## WHAT TO DO
With the exception of the pictures, write out the data below precisely.
○ ○ ○ ○ ○
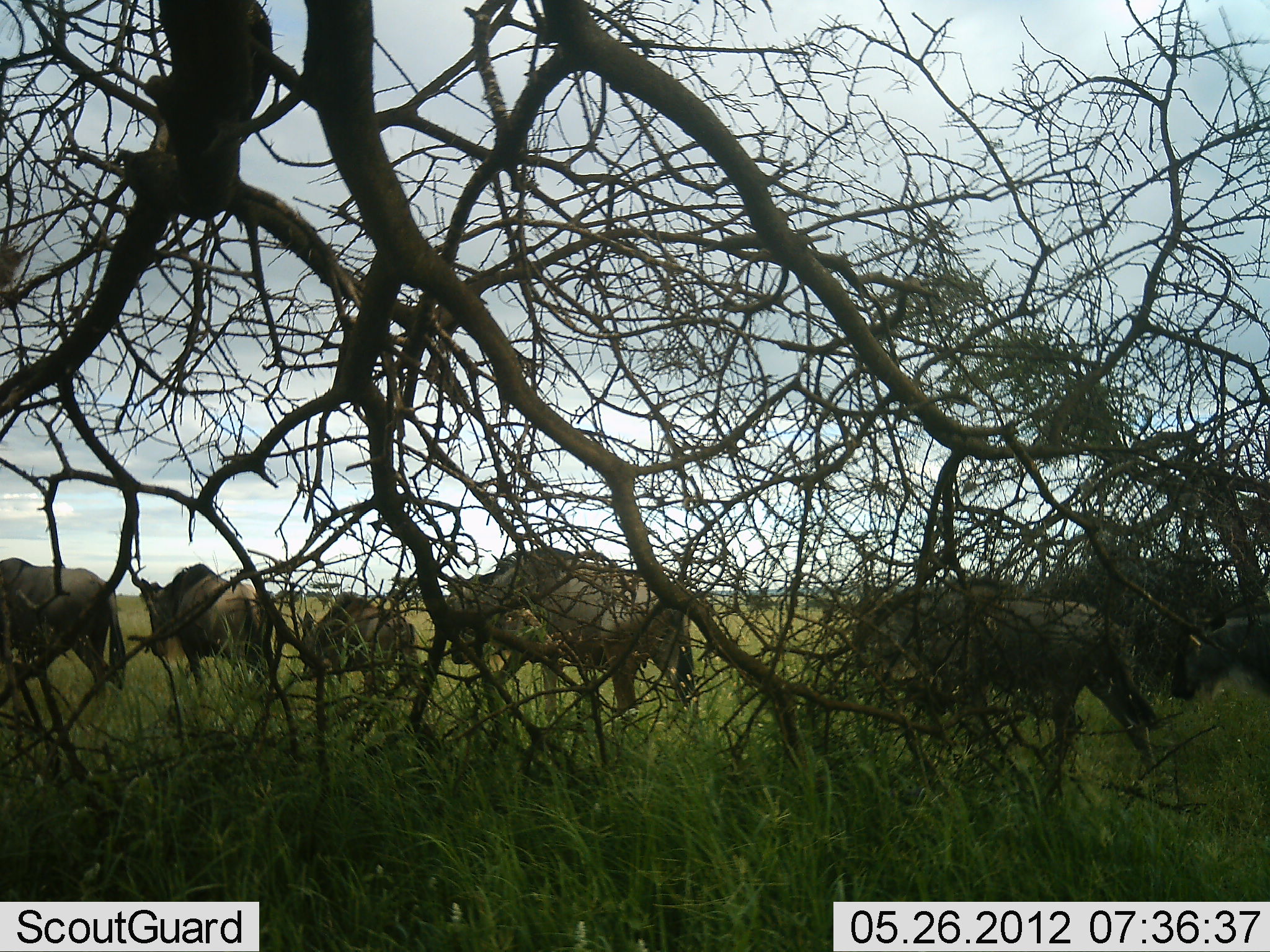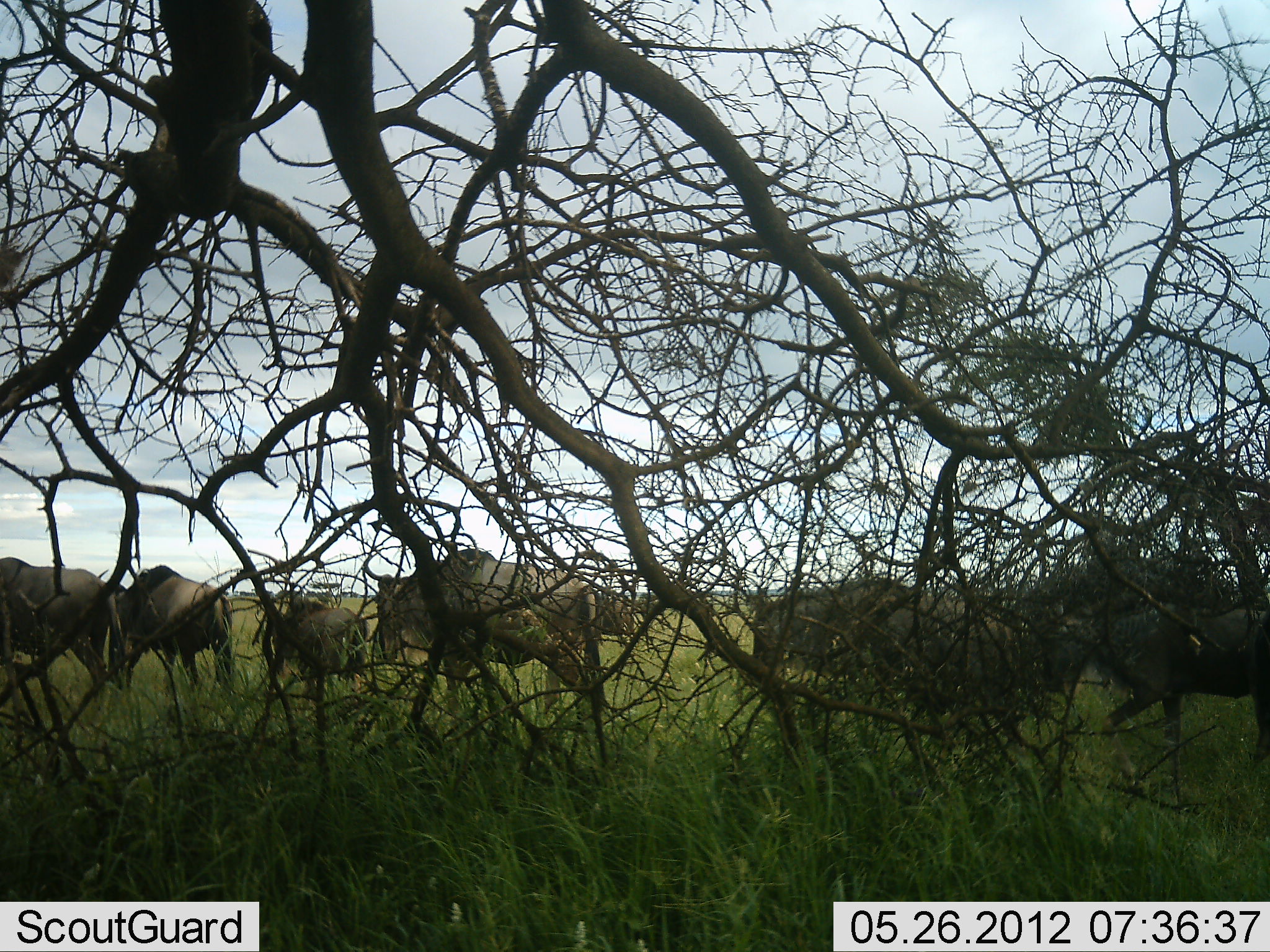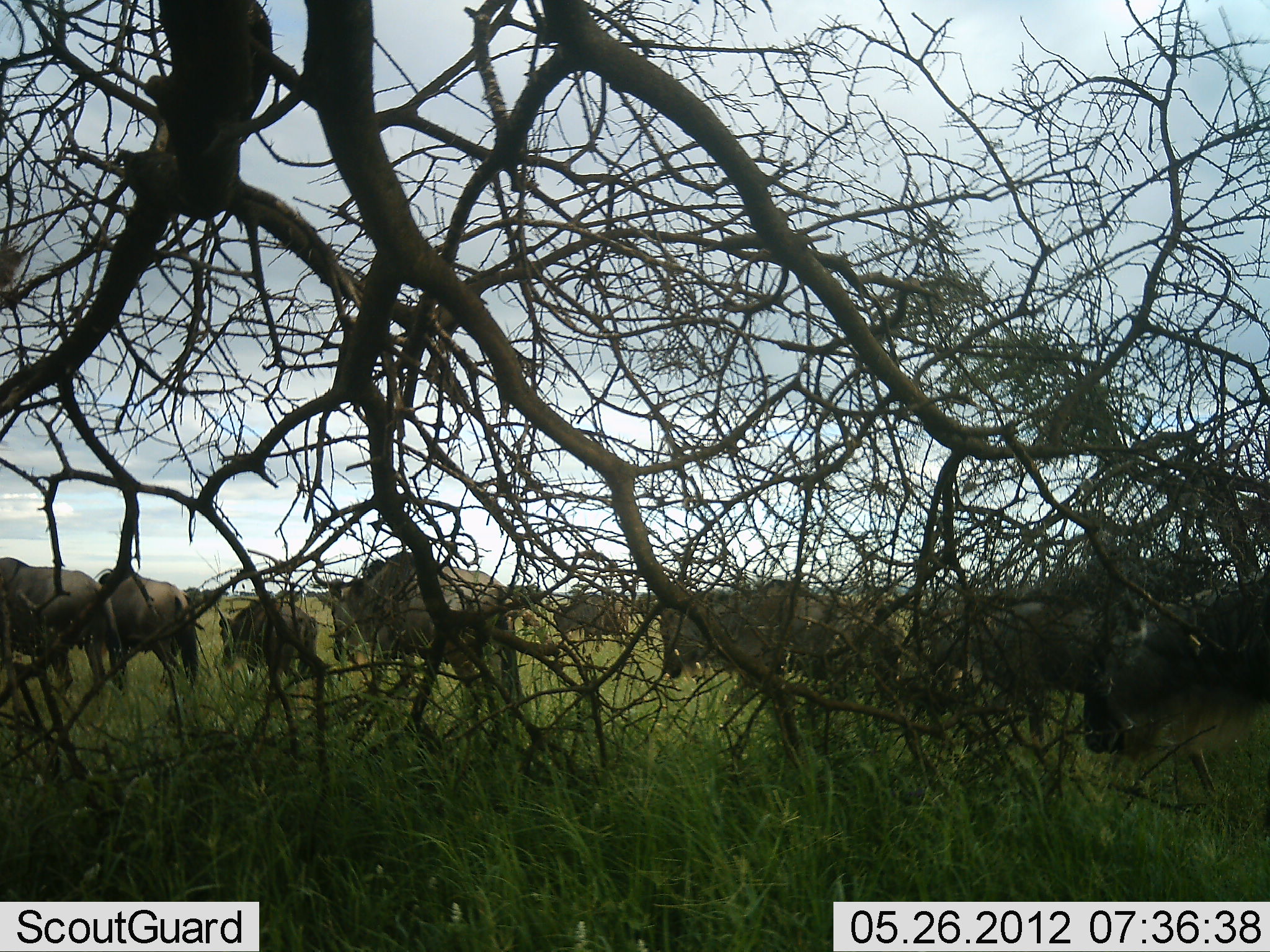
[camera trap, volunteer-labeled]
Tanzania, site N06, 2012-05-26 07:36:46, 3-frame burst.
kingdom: Animalia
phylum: Chordata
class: Mammalia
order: Artiodactyla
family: Bovidae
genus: Connochaetes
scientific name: Connochaetes taurinus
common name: blue wildebeest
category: wildebeest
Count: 11-50.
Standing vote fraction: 7%.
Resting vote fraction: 0%.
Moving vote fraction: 100%.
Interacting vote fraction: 0%.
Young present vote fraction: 21%.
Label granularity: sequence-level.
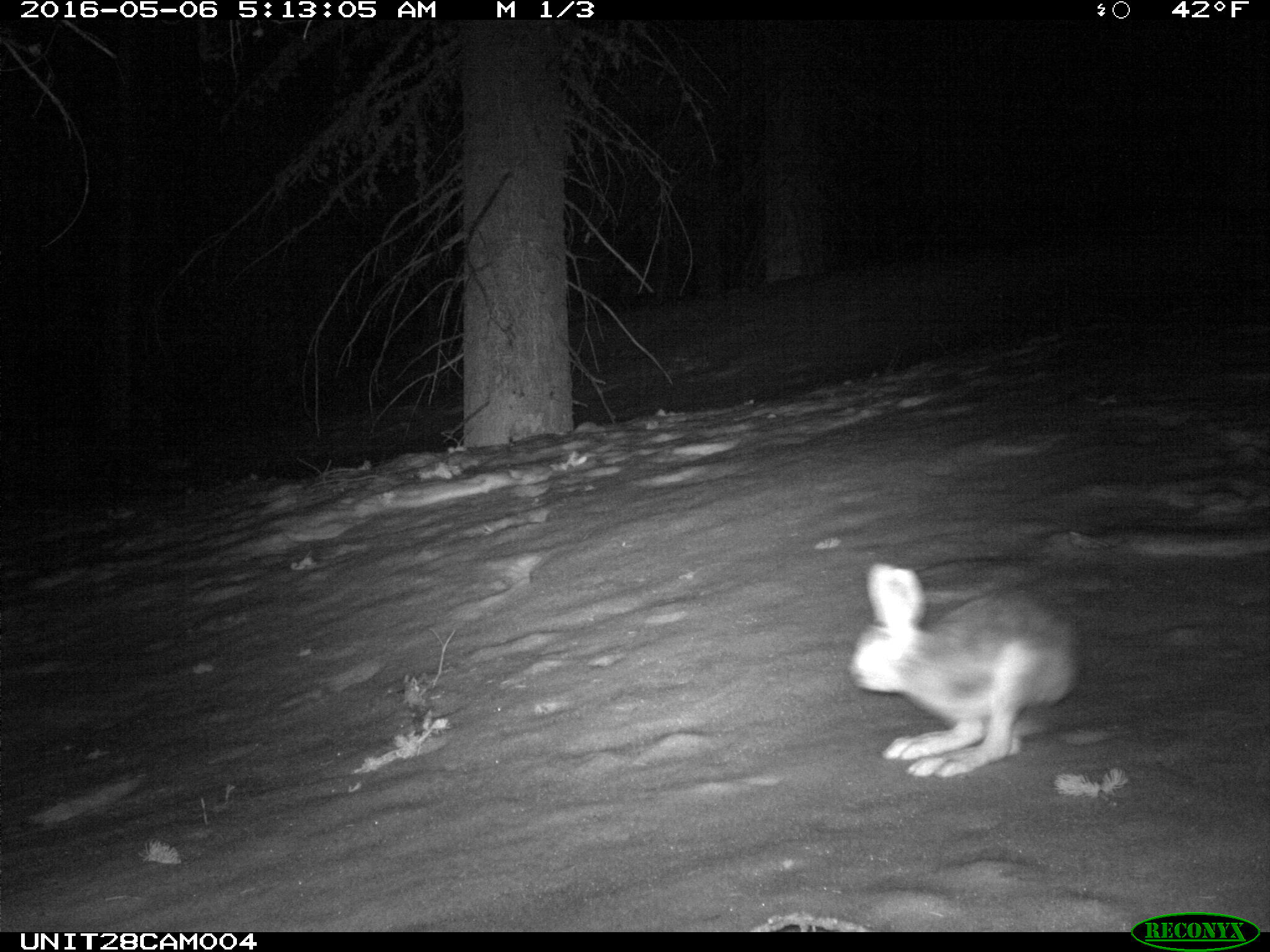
○ ○ ○ ○ ○
## SOLUTION TO THE PROBLEM
[camera trap, volunteer-labeled]
Tanzania, site N06, 2012-05-26 07:36:46, 3-frame burst.
kingdom: Animalia
phylum: Chordata
class: Mammalia
order: Artiodactyla
family: Bovidae
genus: Connochaetes
scientific name: Connochaetes taurinus
common name: blue wildebeest
category: wildebeest
Count: 11-50.
Standing vote fraction: 7%.
Resting vote fraction: 0%.
Moving vote fraction: 100%.
Interacting vote fraction: 0%.
Young present vote fraction: 21%.
Label granularity: sequence-level.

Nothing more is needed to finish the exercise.